Berbeda dengan urusan legislasi biasa yang menjadi porsi DPR, kerja sama ini berfokus langsung pada jantung hukum tertinggi negara, yakni penafsiran dan pengamanan konstitusi.
Melalui kesepakatan yang ditandatangani oleh Ketua MPR Ahmad Muzani dan Ketua MK Suhartoyo di Gedung MK, Jakarta pada Rabu (8/7), MPR kini akan otomatis mendapatkan salinan dari setiap putusan yang dikeluarkan oleh MK.

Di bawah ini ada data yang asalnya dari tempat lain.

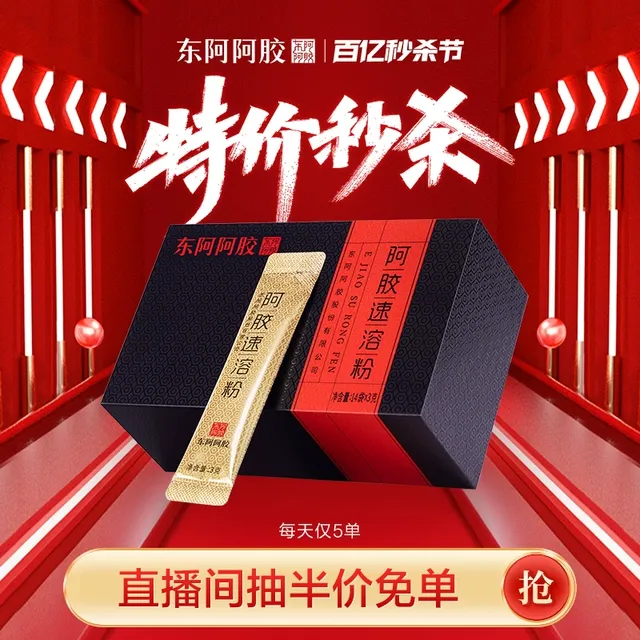 【直播间活动专属】东阿阿胶速溶粉14袋*3g装（便携即食小盒装）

“Dan hari ini tadi kami sudah menandatangani, saya sebagai Ketua MPR, Pak Suhartoyo sebagai Ketua Mahkamah Konstitusi, MoU antara MPR dan MK tentang salinan-salinan keputusan MK yang MPR juga mendapatkan tembusan,” ujar Muzani.
Tidak sekadar berbagi dokumen, MK kini memiliki jalur formal untuk meminta keterangan langsung dari MPR dalam perkara-perkara berat yang membutuhkan tafsir orisinal terhadap Undang-Undang Dasar 1945.
Lebih lanjut, Ahmad Muzani menegaskan pembagian batas yang jelas antara peran DPR dan MPR dalam persidangan di MK.
“Pada prinsipnya teman-teman Mahkamah Konstitusi menyerahkan sepenuhnya kepada MPR untuk mengambil keputusan karena itu sepenuhnya kewenangan Majelis Permusyawaratan Rakyat,” kata Muzani.
Jika gugatan berkaitan dengan undang-undang, DPR yang akan bersuara.
Namun, jika perkara menyentuh substansi terdalam UUD 1945, MPR-lah yang memegang mandat untuk memberikan keterangan.